# AUFGABEN
**a)** Beantworten Sie anhand des Texts die folgenden Fragen:
(i) Wie viele Meter fehlen noch, bis die Bordkarte gescannt wird?
(ii) An welchem Flughafen wird in den Flieger gestiegen?
(iii) Wohin geht der Flug?
**b)** Geben Sie den Abschnitt des Texts von „Foodcamp London“ bis „zum Gate gehetzt.“ wortgetreu aus.

====== TEXT

Foodcamp London
Die Tür zur Gangway war noch auf. Noch 50m bis meine Bordkarte gescannt werden würde und ich mit den anderen sechs Rennenden in Heathrow in den Flieger nach Berlin steigen würde. Wir hatten uns durch die Schlangen beim Check-In nach vorne gefragt, auf dem Weg zur Sicherheitskontrolle von Gürtel, Schuhen und Kleingeld befreit, zur Passkontrolle das Sekundenlächeln aufgesetzt und sind dann mit den Füßen in der Hand zum Gate gehetzt.

============
====== DATENTEIL

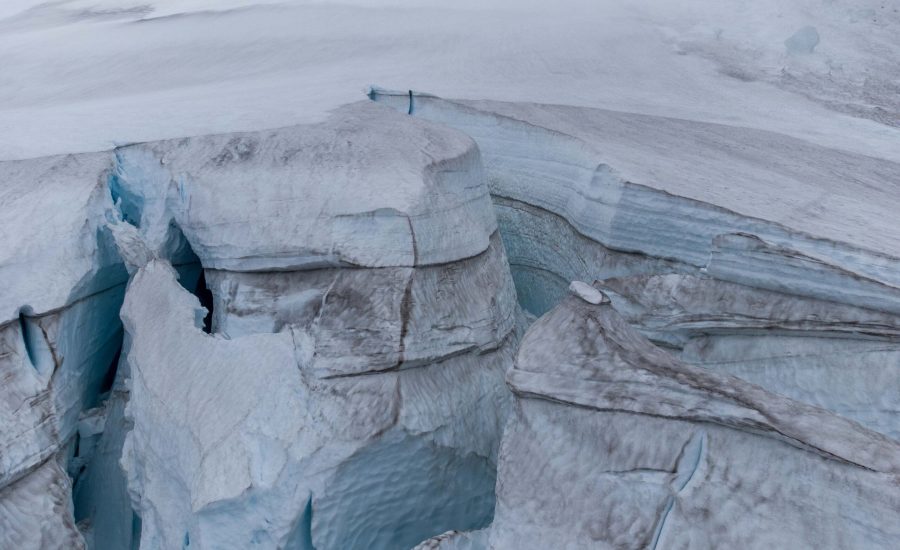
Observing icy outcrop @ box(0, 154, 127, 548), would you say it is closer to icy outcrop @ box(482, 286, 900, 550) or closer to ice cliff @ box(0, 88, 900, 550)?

============

# LÖSUNGEN
**a)**
(i) 50 m
(ii) Heathrow
(iii) Nach Berlin

**b)**
Foodcamp London
Die Tür zur Gangway war noch auf. Noch 50m bis meine Bordkarte gescannt werden würde und ich mit den anderen sechs Rennenden in Heathrow in den Flieger nach Berlin steigen würde. Wir hatten uns durch die Schlangen beim Check-In nach vorne gefragt, auf dem Weg zur Sicherheitskontrolle von Gürtel, Schuhen und Kleingeld befreit, zur Passkontrolle das Sekundenlächeln aufgesetzt und sind dann mit den Füßen in der Hand zum Gate gehetzt.